» **Objective**
Transcribe every one of the rows below word for word, omitting the pictures.

===== Material for this task =====

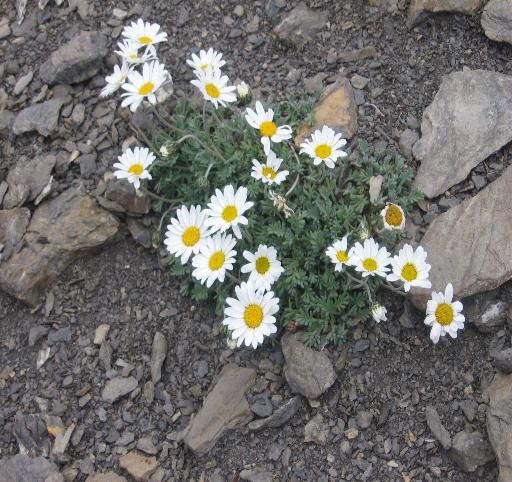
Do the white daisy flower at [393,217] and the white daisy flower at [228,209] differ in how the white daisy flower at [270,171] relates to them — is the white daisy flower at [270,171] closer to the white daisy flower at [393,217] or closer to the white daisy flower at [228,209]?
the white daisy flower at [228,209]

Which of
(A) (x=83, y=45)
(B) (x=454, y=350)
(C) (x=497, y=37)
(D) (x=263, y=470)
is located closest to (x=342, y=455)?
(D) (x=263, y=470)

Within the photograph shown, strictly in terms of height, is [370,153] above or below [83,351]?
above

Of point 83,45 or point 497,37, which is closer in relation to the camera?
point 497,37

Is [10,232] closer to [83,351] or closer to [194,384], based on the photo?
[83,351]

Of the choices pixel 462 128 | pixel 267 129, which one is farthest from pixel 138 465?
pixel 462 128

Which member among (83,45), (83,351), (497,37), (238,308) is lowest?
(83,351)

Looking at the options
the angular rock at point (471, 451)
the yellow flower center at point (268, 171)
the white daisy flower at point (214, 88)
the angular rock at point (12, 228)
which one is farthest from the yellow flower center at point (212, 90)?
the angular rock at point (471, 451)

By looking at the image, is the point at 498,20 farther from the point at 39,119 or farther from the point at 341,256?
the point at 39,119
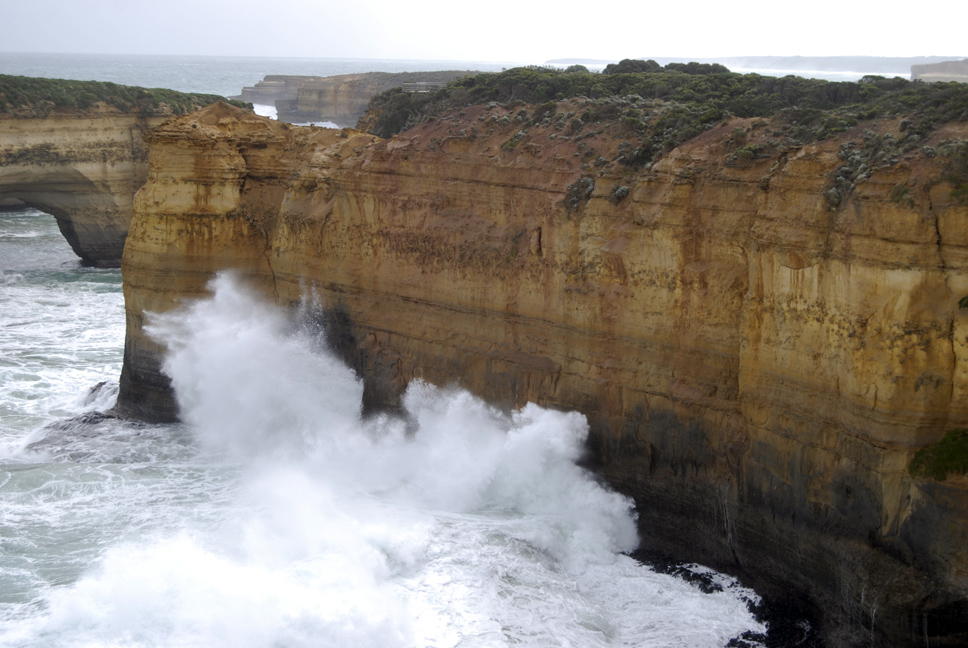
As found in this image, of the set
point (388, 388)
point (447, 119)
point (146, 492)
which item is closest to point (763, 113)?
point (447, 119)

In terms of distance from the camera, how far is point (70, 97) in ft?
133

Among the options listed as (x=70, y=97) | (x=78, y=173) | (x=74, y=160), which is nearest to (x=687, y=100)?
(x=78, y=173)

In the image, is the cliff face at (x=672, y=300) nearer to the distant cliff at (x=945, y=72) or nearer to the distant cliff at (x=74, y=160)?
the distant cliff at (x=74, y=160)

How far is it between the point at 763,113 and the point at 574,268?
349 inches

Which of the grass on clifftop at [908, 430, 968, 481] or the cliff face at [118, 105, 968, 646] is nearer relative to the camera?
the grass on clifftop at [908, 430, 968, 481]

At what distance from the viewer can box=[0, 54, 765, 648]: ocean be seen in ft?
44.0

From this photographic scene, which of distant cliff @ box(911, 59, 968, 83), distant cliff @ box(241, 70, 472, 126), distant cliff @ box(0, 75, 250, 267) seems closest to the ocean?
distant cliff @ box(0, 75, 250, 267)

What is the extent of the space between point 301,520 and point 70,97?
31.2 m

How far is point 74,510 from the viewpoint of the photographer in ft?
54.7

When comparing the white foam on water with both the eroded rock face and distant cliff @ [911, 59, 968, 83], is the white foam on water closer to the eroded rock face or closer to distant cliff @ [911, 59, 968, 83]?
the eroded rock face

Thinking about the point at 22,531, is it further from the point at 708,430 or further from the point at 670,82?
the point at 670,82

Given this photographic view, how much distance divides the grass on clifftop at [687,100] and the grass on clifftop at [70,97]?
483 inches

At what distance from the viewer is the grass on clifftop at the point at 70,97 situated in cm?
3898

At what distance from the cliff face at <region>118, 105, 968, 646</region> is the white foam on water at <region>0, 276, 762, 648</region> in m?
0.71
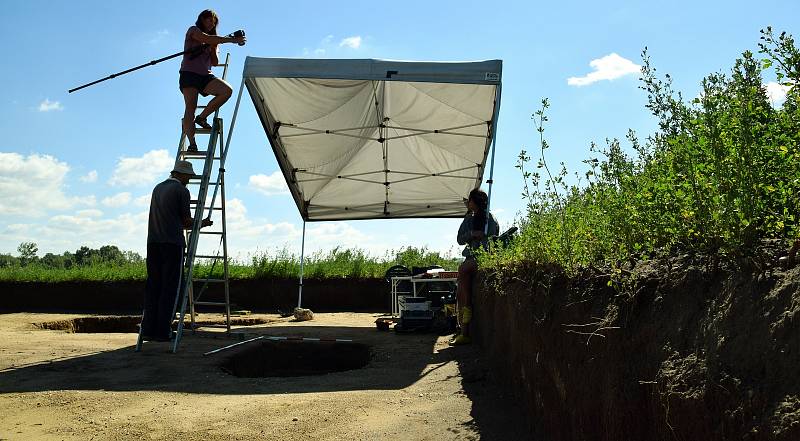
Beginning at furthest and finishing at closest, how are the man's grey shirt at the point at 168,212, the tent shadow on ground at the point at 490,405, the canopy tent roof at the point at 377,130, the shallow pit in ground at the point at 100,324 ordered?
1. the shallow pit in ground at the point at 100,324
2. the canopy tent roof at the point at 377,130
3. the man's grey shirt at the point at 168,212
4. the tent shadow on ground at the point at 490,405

=====

» **Response to the exercise**
Do the white daisy flower at [393,217] and the white daisy flower at [228,209] differ in how the white daisy flower at [270,171] relates to them — is the white daisy flower at [270,171] closer to the white daisy flower at [393,217] or closer to the white daisy flower at [228,209]?
the white daisy flower at [228,209]

Which of
(A) (x=83, y=45)
(B) (x=454, y=350)
(C) (x=497, y=37)
(D) (x=263, y=470)
is located closest to (x=342, y=455)?
(D) (x=263, y=470)

Within the photograph shown, strictly in terms of height, is [370,153] above or below [83,351]?
above

Of point 83,45 or point 497,37, which is closer in relation to the camera?
point 497,37

Is [10,232] closer to [83,351] or closer to [194,384], based on the photo?
[83,351]

Of the choices pixel 462 128 | pixel 267 129, which one is farthest from pixel 138 465?
pixel 462 128

Which member among (83,45), (83,351), (497,37), (238,308) is lowest?
(83,351)

Looking at the options
the angular rock at point (471, 451)
the yellow flower center at point (268, 171)
the white daisy flower at point (214, 88)
the angular rock at point (12, 228)
which one is farthest from the yellow flower center at point (212, 90)?
the angular rock at point (471, 451)

By looking at the image, is the point at 498,20 farther from the point at 39,119 or farther from the point at 341,256?
the point at 39,119
As found in this image, of the set
point (388, 388)
point (447, 119)
point (146, 492)
which item is closest to point (763, 113)?
point (447, 119)

In terms of distance from the camera, how far is point (70, 97) in ft?
133

Among the options listed as (x=70, y=97) | (x=78, y=173) | (x=74, y=160), which is nearest to (x=687, y=100)?
(x=78, y=173)

In the image, is the cliff face at (x=672, y=300) nearer to the distant cliff at (x=945, y=72) or nearer to the distant cliff at (x=74, y=160)?
the distant cliff at (x=74, y=160)

How far is it between the point at 763,113 and the point at 574,268?
349 inches

Which of the grass on clifftop at [908, 430, 968, 481] or the cliff face at [118, 105, 968, 646] is nearer relative to the camera?
the grass on clifftop at [908, 430, 968, 481]

At what distance from the viewer can box=[0, 54, 765, 648]: ocean be seen in ft?
44.0

From this photographic scene, which of distant cliff @ box(911, 59, 968, 83), distant cliff @ box(241, 70, 472, 126), distant cliff @ box(0, 75, 250, 267) seems closest to the ocean?
distant cliff @ box(0, 75, 250, 267)

What is the extent of the space between point 301,520 and point 70,97?
31.2 m

How far is point 74,510 from the viewpoint of the photographer in ft?
54.7

When comparing the white foam on water with both the eroded rock face and distant cliff @ [911, 59, 968, 83], is the white foam on water closer to the eroded rock face or closer to distant cliff @ [911, 59, 968, 83]?
the eroded rock face

Thinking about the point at 22,531, is it further from the point at 708,430 or further from the point at 670,82?
the point at 670,82

Given this photographic view, how much distance divides the grass on clifftop at [687,100] and the grass on clifftop at [70,97]?
483 inches

At what distance from the viewer is the grass on clifftop at the point at 70,97 situated in cm?
3898

At what distance from the cliff face at <region>118, 105, 968, 646</region> is the white foam on water at <region>0, 276, 762, 648</region> in m?
0.71
Beginning at furthest and finishing at closest, how are the man's grey shirt at the point at 168,212, the tent shadow on ground at the point at 490,405, the canopy tent roof at the point at 377,130, the shallow pit in ground at the point at 100,324 ordered?
1. the shallow pit in ground at the point at 100,324
2. the canopy tent roof at the point at 377,130
3. the man's grey shirt at the point at 168,212
4. the tent shadow on ground at the point at 490,405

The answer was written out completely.